At this cold, dark time of year, may the light and warmth of charity shine on you.  May you share your abundance with those who are less fortunate. And may your heart by merry and bright.


  1. Obviously, you know my views on the Salvation Army :)

    I think we probably see things very similarly but come to different conclusions. I think the salvation army has done a lot of good, but I also think that consumers can change the way private businesses run by taking their money elsewhere and being open about their concerns.

    If there's an option, I would rather support programs that do not discriminate. I give to the united way. My work offers matching programs for them and the United Way lets us choose how our donations are used. This seems like a good way to donate and support causes that are important to me.

    This doesn't mean I can't acknowledge the good work that the Salvation Army does only that for my own personal ethical reasons, I’m not comfortable donating to a program that turns away people for reasons that I feel are unjustified. I wouldn’t support them, no matter how great they are, if they turned away women or people of color, and so I cannot support them for turning away homosexuals in need.
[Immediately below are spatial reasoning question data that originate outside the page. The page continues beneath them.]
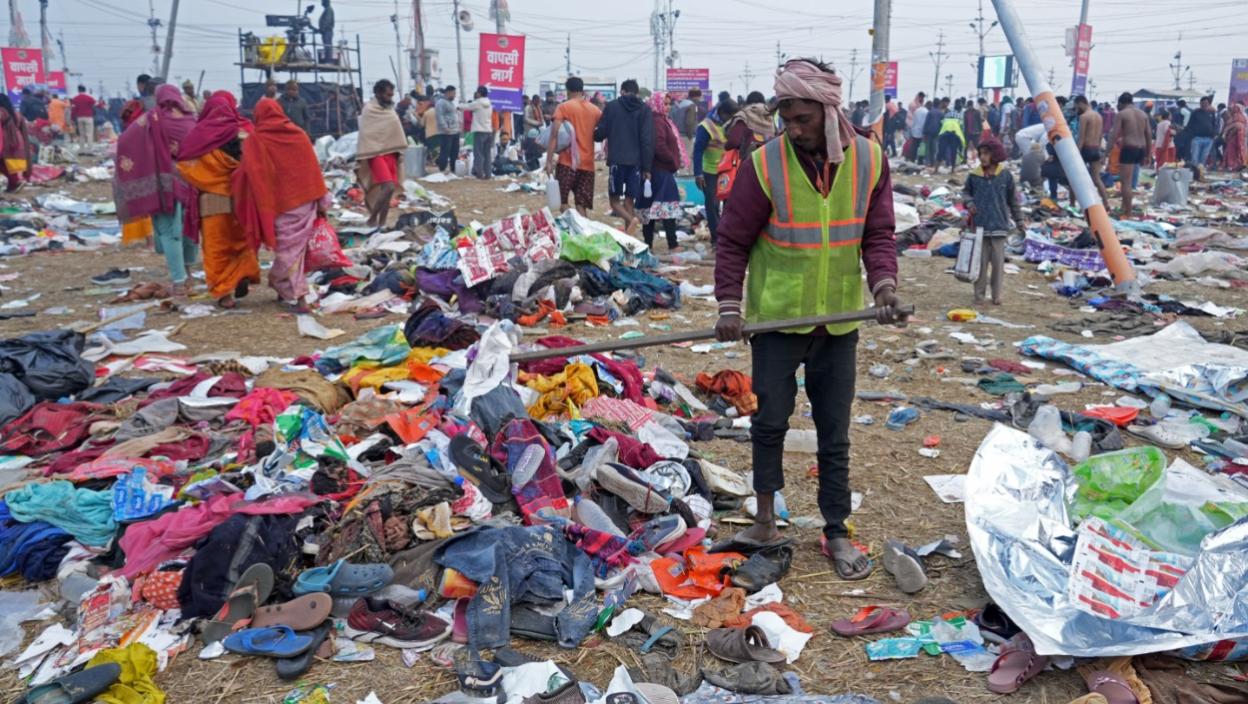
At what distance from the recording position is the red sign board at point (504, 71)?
53.2 ft

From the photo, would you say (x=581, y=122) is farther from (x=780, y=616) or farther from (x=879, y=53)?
(x=780, y=616)

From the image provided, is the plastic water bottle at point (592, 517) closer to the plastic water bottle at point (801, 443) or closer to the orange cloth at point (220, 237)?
the plastic water bottle at point (801, 443)

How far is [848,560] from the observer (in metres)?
3.60

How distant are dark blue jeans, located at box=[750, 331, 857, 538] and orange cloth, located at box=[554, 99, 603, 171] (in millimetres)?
7345

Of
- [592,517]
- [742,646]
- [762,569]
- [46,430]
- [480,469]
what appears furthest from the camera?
[46,430]

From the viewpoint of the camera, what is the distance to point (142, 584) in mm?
3479

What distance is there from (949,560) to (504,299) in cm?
496

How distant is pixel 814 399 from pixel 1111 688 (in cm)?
137

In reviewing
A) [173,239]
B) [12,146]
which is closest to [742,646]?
[173,239]

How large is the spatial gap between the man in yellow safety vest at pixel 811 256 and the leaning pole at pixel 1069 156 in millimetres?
6245

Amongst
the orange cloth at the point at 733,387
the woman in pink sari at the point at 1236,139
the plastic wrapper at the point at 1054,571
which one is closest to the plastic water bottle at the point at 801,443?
the orange cloth at the point at 733,387

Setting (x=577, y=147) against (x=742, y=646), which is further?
(x=577, y=147)

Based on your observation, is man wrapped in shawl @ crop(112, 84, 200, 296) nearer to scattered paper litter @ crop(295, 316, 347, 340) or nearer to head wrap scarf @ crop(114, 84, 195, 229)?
head wrap scarf @ crop(114, 84, 195, 229)

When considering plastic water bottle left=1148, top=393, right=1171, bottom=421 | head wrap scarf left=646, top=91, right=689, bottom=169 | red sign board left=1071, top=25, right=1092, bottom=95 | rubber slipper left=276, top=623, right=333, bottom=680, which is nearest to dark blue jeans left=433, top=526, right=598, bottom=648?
rubber slipper left=276, top=623, right=333, bottom=680
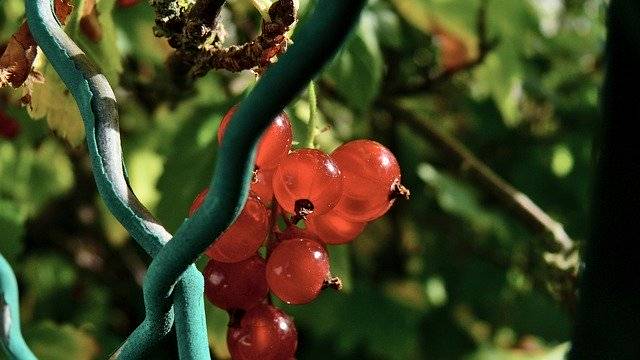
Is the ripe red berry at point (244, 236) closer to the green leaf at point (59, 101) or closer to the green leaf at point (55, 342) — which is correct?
the green leaf at point (59, 101)

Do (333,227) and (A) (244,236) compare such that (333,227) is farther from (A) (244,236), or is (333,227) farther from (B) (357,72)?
(B) (357,72)

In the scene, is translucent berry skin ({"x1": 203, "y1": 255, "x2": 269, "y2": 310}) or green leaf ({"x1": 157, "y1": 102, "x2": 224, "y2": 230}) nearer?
translucent berry skin ({"x1": 203, "y1": 255, "x2": 269, "y2": 310})

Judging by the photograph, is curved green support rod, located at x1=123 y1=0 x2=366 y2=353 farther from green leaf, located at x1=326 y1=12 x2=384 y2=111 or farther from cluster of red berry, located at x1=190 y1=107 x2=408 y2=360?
green leaf, located at x1=326 y1=12 x2=384 y2=111

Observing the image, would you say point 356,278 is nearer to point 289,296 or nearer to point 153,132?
point 153,132

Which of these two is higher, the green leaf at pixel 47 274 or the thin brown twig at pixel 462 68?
the thin brown twig at pixel 462 68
    But as I said yesterday, I’m really happy for your brother and your family and I think your personal experience more than merit your support of the charity. We all have to make tradeoffs with the little money we might be able to set aside to help others. I think it’s fine for people who care to mention their concerns with the charities and fine for people who have first hand experience to stand by the charity if they believe their work merits it.

  2. Thank you! I agree that we frequently loose sight of the good when in search of the perfect and you've written your thoughts down much more eloquently then I could.

  3. During the time I spent with The Salvation Army, I just didn't see the descrimination from the administration that is being referred to in this article. I met with, and recovered with, numerous men who had an alternative lifestyle. Christianity was promoted, shamelessly at times, but was never a requirement for help. I agree whole heartedly with Sandi, my loving sister. Don't just put the coins away!

    As for me, it has been 8 years this february since my last drug or drink. It has been the most amazing 8 years of my life. The past 8 years would never have been possible without the support of my loving family and a loving Higher Power. This journey began at the Salvation Army. For this, I will always be grateful to this organization.


  4. Excellent post! I agree wholeheartedly!

  5. Eloquent, equitable, heartfelt, but I kept waiting for the part about knitting. Perhaps wrapping a scarf (lovingly, of course) around the neck of the bell-ringer, or admiring the mittens on the bell-ringer's hands or guessing the fiber content of the bell-ringer's knitted cap. And I'm so pleased for your brother's recovery under the guidance of this most excellent organization. Thank you for this most excellent post, Sandi!